THE TASKS:
a. Reproduce the part of the cohousing email that opens with the words containing "All the more" and closes with "they bought in.".
b. Answer these about the cohousing email:
(i) Who wrote the message quoted at its end?
(ii) What average home price in Boulder does that quoted message give?
(iii) Besides the price and the size of the house, what feature does the reply say was never the reason happy cohousing residents bought in?

EXCERPT PROVIDED:
* begin *

Re: marketing question
From: Elizabeth Stevenson (tamgoddesscomcast.net)
Date: Tue, 10 Feb 2004 11:45:19 -0700 (MST)
All the more reason to lose the term. If people are ready to buy, they know
what the price will bring.

I've never heard of anyone who is happy living in cohousing saying that the
price or the size of the house, or the granite countertops or lack thereof,
was the reason they bought in.

Liz

> From: "Jim Rebman" <seamus [at] indra.com>
> Reply-To: Jim Rebman <seamus [at] indra.com>, Developing cohousing - 
> collaborative
> housing communities <cohousing-l [at] cohousing.org>
> Date: Tue, 10 Feb 2004 11:30:31 -0700
> To: <cohousing-l [at] cohousing.org>
> Subject: Re: [C-L]_ marketing question
> 
> I tend to agree with most of your points, but the fact is that in
> Boulder, with the *average* price of a home being $400k, it doesn't
> look all that upscale relative to the local market.  Actually, for the
> square footage and quality of construction, these homes are really
> kind of a bargain in this market, as absurd as it may sound.

* end *

Spatial question records
* begin *

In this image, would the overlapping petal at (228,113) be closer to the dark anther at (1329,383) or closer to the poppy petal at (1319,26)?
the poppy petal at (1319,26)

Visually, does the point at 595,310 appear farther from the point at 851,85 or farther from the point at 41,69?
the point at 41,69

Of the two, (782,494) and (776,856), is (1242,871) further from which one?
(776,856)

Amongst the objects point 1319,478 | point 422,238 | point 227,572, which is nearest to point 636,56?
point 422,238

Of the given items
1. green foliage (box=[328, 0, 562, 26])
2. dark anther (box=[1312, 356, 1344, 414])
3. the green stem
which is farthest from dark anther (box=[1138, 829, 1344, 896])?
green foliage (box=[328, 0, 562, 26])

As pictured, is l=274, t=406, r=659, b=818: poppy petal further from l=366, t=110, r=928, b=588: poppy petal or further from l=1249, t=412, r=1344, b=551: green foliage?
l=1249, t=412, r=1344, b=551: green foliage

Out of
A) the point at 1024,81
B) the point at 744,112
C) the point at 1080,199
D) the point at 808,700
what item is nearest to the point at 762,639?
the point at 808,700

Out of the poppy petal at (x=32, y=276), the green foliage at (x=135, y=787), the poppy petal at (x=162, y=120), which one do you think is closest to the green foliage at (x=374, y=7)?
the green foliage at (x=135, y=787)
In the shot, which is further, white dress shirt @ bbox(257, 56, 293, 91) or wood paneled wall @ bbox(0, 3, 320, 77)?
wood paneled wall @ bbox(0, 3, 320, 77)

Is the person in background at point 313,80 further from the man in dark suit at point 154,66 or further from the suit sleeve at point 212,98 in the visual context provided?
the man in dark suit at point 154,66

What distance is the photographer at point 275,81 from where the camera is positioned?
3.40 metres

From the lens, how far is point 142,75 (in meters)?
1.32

* end *

COMPLETED EXERCISE:
a.
All the more reason to lose the term. If people are ready to buy, they know
what the price will bring.

I've never heard of anyone who is happy living in cohousing saying that the
price or the size of the house, or the granite countertops or lack thereof,
was the reason they bought in.

b.
(i) Jim Rebman
(ii) $400k
(iii) The granite countertops or lack thereof